If you consider Google Gears, which can be considered a technology that solves a similar problem: who is really using it? I never heard of anyone apart from Google Reader.

To be fair, I can think of some use cases that actually make sense to me, e.g. combining your desktops contacts data or your local mp3 collection with an online app. Maybe we will see one or two of them in the months to come. But not too many.

PS: yes, I have seen this eBay Air client.
PPS: the fragmentation caused by Mozilla Prism, Gears, maybe Silverlight some day and Air won't help either.

Friday, February 08, 2008

Slashdot on XML

This comment is a classic:
XML is like violence. If it doesn't solve your problem, you're not using enough of it.

Thursday, February 07, 2008

72 characters should be enough for everyone

I just spent valuable minutes of my life wrestling with Java's classpath. One notable finding: no line in a jar file's manifest can be longer than 72 characters (at least until and including Java 5). See here:
No line may be longer than 72 bytes (not characters), in its UTF8-encoded form. If a value would make the initial line longer than this, it should be continued on extra lines (each starting with a single SPACE).
Oh, boy. And a single space at the beginning. Remember FORTRAN?

Wednesday, January 30, 2008

Java, Javascript and History

For those of us who are confused if we are currently to use Java or Javascript on the the server-side or the client-side: Dion Almaer from Ajaxian has a a historic perspective (taken from here):

Friday, January 18, 2008

Thursday, January 03, 2008

Awesome Flex tool

fxspy is like Firebug for Flex. I think in 2 days I cannot imagine the world before anymore.... (check out the demo: click the button in the upper right corner and edit property values). Installation instructions are on the wiki.
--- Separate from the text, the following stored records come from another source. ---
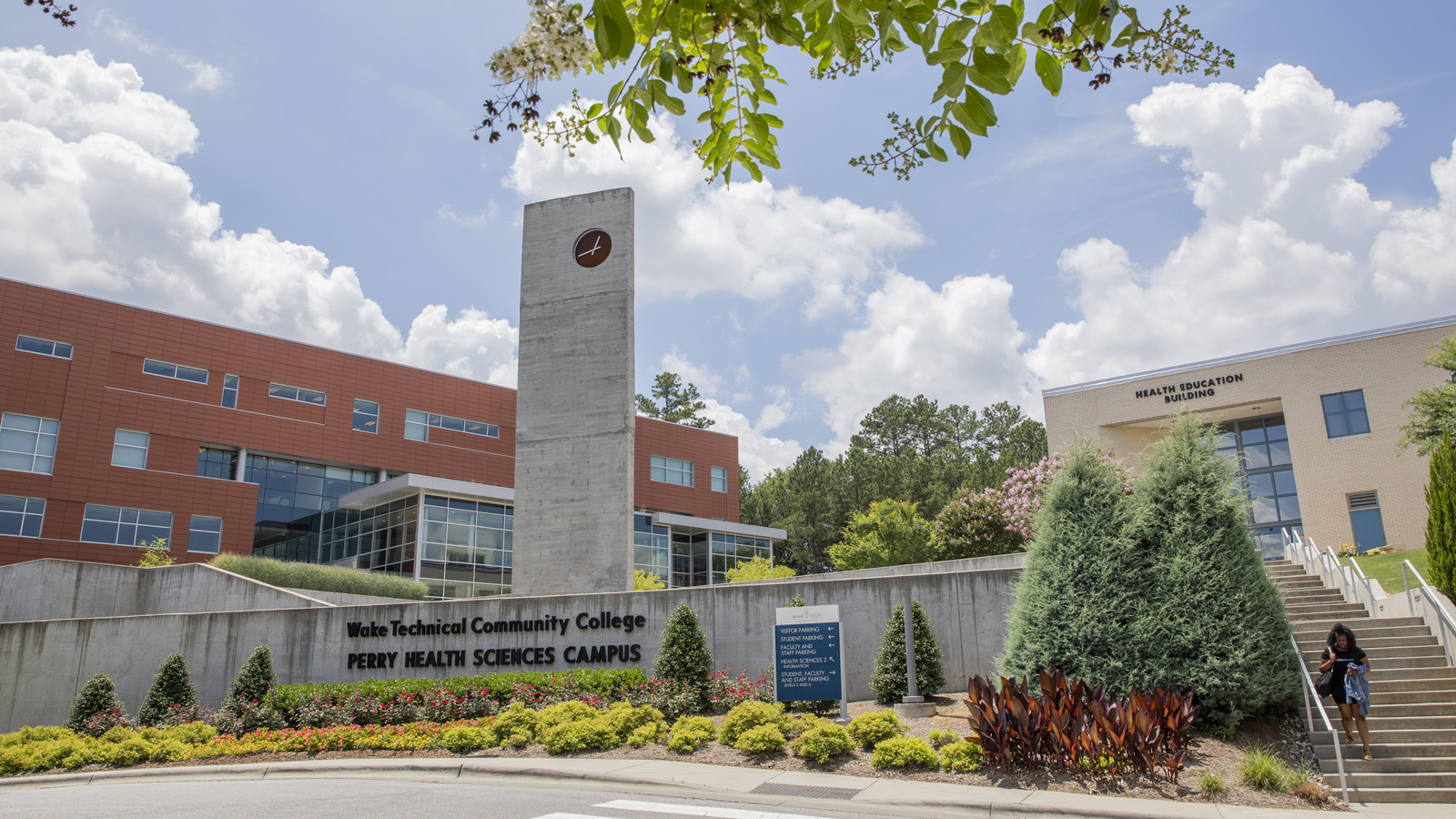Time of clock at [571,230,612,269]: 12:42
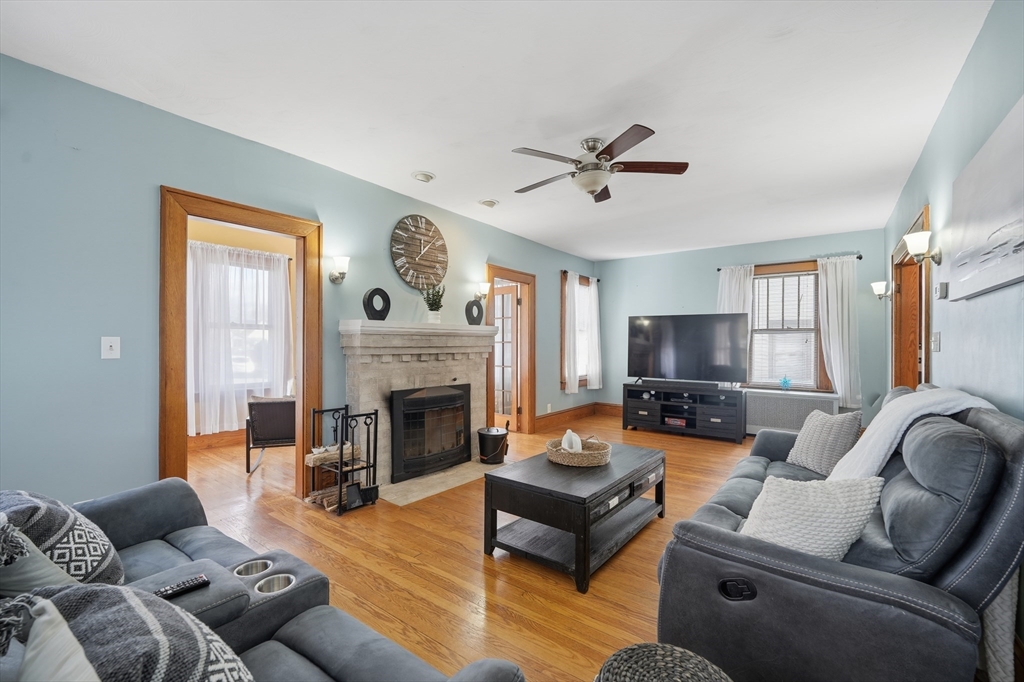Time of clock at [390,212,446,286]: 12:07
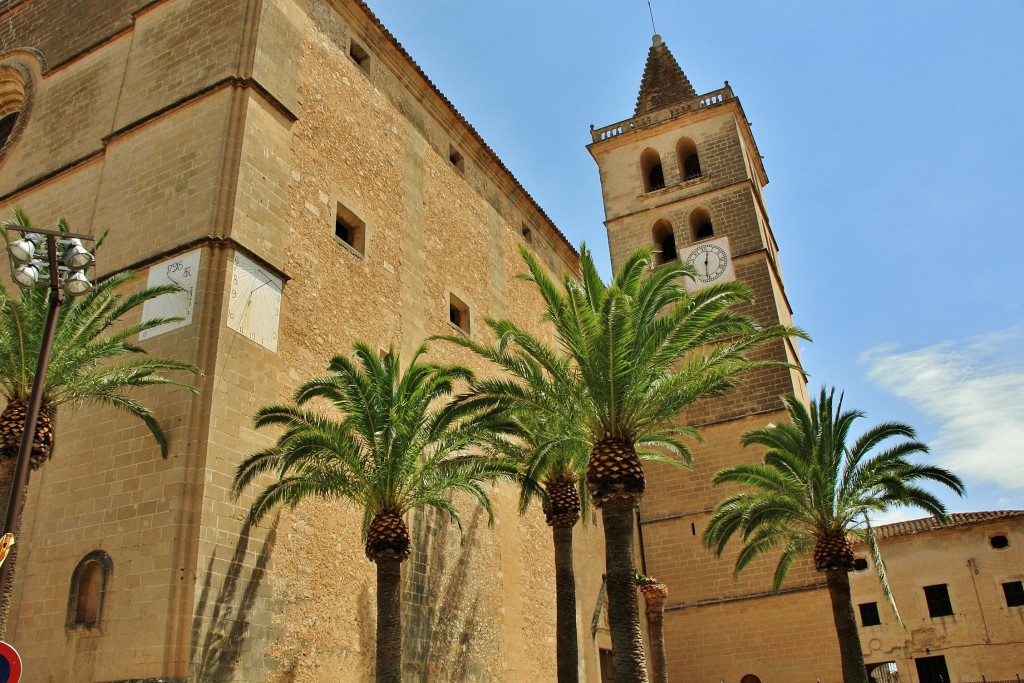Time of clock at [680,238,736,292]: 12:30
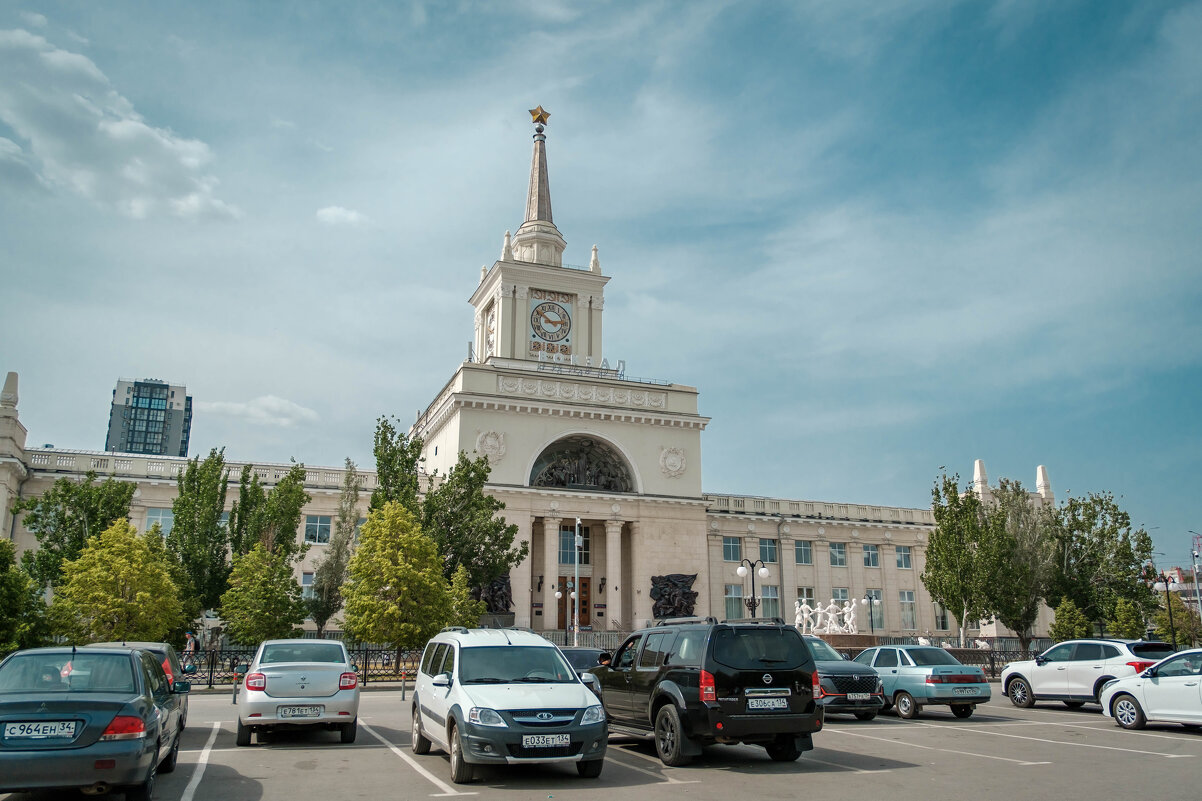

Wednesday, January 02, 2008

Whose chopper is this?

(Zed's dead, baby. Zed's dead.)

In case you follow the Rails community you must have come across this New Year's rant of Zed Shaw, creator of Mongrel. It is really tiring to read as Zed seems to be a textbook-case for ego problems. However, I find this bit really interesting:

I believe, if I could point at one thing it’s the following statement on 2007-01-20 to me by David H. creator of Rails:

(15:11:12) DHH: before fastthread we had ~400 restarts/day
(15:11:22) DHH: now we have perhaps 10
(15:11:29) Zed S.: oh nice
(15:11:33) Zed S.: and that's still fastcgi right?

Notice how it took me a few seconds to reply. This one single statement basically means that we all got duped. The main Rails application that DHH created required restarting ~400 times/day. That’s a production application that can’t stay up for more than 4 minutes on average.

Let me put this into perspective for you: I’ve ran servers that needed to be restarted once in a year. They were written in PHP, Python, Java, C, C++, you name it. Hell, I’ve got this blog on a server I’ve restarted maybe 10-20 times the whole year.

Now, DHH tells me that he’s got 400 restarts a mother fucking day. That’s 1 restart about ever 4 minutes bitches. These restarts went away after I exposed bugs in the GC and Threads which Mentalguy fixed with fastthread (like a Ninja, Mentalguy is awesome).

If anyone had known Rails was that unstable they would have laughed in his face. Think about it further, this means that the creator of Rails in his flagship products could not keep them running for longer than 4 minutes on average.

Repeat that to yourself. "He couldn’t keep his own servers running for longer than 4 minutes on average."

Assuming his statements are true (which we may never know) he basically duped us all.


If that is true it is scary.

On related gossip: the Rails community does not seem to appreciate this rant. Zed lost the top spot on WorkingWithRails's most popular list.